------ EXTRACT PROVIDED
2. Internet Finance and Credit Industry
2.1. Internet Finance
Finance is at the core of modern economic operations, and financial viability determines the quality and potential of the overall economy. Financial dynamism depends on the ability of the financial system to accept new concepts and apply new technologies. However, with the application and popularization of Internet technology in the financial field, the traditional finance has been rapidly transformed from the economic field into a new industry—Internet finance [4]. Internet finance refers to the traditional financial institutions and Internet enterprises using Internet technology and information and communication technology to achieve financing, payment, investment, and information intermediary services. It is not only different from the indirect financing of commercial banks but also different from the direct financing of the capital market information finance business model. Internet finance is a new type of business generated by the cross-border integration of the traditional financial industry with the Internet industry with new technologies such as cloud computing, big data, and mobile payment [5].
2.2. Traditional Credit Investigation Industry
The essence of internet finance is finance, and the core of finance is credit. Therefore, the credit information system is an effective constraint mechanism to ensure the integrity of the financial market.
The traditional personal credit system in the financial industry is inefficient, narrow coverage, and slow update of data, which cannot satisfy the control of personal credit risk of Internet finance. At present, China’s credit reporting system is mainly represented by the People’s Bank of China Credit Reporting Center; there are also local government and its functional departments led by the government credit reporting system, as well as the market-oriented credit reporting system represented by the eight credit reporting companies that have obtained the licenses of individual credit institutions [6], as shown in Figure 1. At the same time, China also issued some more authoritative regulations and regulations on the establishment of a credit information system.
3. Mathematical Models
Based on the knowledge of economics, the concepts of credit costs and potential risk costs are proposed in this paper. Starting from the three characteristics of big data credit, using mathematical models to demonstrate the necessity of developing big data personal credit is put forward.
------------
------ RECORDED DATA
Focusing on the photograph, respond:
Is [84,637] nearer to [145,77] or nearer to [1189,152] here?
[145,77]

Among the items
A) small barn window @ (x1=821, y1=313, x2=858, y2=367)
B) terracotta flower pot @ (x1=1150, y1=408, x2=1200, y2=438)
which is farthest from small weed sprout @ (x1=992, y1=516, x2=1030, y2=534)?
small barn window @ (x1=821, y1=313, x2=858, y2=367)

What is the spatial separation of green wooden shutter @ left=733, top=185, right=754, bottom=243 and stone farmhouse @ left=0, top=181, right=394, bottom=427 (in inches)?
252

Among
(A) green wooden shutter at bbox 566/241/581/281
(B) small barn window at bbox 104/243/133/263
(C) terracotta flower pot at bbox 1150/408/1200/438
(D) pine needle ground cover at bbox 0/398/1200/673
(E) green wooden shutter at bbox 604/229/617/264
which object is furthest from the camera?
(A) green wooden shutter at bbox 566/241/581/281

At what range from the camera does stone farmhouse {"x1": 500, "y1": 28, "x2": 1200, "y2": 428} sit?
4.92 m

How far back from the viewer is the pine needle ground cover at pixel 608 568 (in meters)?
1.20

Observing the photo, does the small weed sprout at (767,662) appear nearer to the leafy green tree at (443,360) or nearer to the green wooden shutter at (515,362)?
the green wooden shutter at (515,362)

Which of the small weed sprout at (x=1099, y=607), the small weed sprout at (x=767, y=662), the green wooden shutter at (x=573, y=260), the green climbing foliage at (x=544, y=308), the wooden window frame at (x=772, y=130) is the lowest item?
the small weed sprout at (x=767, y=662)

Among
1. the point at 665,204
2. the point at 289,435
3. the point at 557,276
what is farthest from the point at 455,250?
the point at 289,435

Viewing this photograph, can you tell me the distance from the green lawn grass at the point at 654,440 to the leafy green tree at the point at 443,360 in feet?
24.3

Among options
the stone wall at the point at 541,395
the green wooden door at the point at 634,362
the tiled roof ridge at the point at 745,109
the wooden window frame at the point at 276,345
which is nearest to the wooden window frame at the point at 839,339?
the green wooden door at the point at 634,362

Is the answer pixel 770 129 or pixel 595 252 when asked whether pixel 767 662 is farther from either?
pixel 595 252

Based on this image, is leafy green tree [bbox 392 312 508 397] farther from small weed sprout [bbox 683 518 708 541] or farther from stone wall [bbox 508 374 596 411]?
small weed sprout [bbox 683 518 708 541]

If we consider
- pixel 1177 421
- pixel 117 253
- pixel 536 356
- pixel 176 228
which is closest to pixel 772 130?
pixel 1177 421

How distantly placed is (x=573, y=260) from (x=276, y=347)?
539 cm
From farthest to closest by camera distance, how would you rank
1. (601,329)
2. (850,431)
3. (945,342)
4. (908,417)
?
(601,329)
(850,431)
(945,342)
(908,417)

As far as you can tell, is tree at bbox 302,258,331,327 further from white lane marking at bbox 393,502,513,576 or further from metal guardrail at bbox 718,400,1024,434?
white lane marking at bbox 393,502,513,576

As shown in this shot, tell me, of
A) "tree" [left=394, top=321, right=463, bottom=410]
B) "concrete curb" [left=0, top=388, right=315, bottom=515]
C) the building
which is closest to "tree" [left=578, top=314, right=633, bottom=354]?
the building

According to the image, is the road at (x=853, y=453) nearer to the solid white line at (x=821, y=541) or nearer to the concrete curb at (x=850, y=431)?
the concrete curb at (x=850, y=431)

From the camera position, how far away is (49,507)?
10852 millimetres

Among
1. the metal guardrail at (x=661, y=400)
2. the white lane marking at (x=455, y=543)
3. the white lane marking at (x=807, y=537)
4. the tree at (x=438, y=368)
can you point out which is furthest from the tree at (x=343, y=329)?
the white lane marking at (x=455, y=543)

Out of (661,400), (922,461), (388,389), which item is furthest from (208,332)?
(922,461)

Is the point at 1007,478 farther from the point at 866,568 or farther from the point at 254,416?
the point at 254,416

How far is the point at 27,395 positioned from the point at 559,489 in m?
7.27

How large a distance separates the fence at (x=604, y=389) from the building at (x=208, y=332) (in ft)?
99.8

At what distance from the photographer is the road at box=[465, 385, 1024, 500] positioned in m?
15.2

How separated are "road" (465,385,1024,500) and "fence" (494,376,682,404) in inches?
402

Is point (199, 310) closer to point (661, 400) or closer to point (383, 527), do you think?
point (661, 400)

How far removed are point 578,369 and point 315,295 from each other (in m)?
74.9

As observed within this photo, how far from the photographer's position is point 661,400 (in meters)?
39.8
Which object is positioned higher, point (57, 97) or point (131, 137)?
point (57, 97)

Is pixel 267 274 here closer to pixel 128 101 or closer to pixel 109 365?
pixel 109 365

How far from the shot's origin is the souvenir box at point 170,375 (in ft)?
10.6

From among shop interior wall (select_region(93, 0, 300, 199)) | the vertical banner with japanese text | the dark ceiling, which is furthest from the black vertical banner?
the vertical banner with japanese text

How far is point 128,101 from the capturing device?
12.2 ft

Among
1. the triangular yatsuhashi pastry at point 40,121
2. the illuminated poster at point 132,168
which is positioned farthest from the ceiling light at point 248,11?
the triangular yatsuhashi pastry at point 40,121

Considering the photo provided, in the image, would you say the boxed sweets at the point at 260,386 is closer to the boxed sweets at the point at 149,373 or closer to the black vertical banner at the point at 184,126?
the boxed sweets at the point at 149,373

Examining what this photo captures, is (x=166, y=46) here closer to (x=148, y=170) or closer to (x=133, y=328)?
------------
• **WORK ORDER**
Rewrite the passage on Internet finance and credit starting at "3. Mathematical Models" and ending at "is put forward.", changing "necessity" to "importance". The records are not needed for this work.

• **RESPONSE BELOW**
3. Mathematical Models
Based on the knowledge of economics, the concepts of credit costs and potential risk costs are proposed in this paper. Starting from the three characteristics of big data credit, using mathematical models to demonstrate the importance of developing big data personal credit is put forward.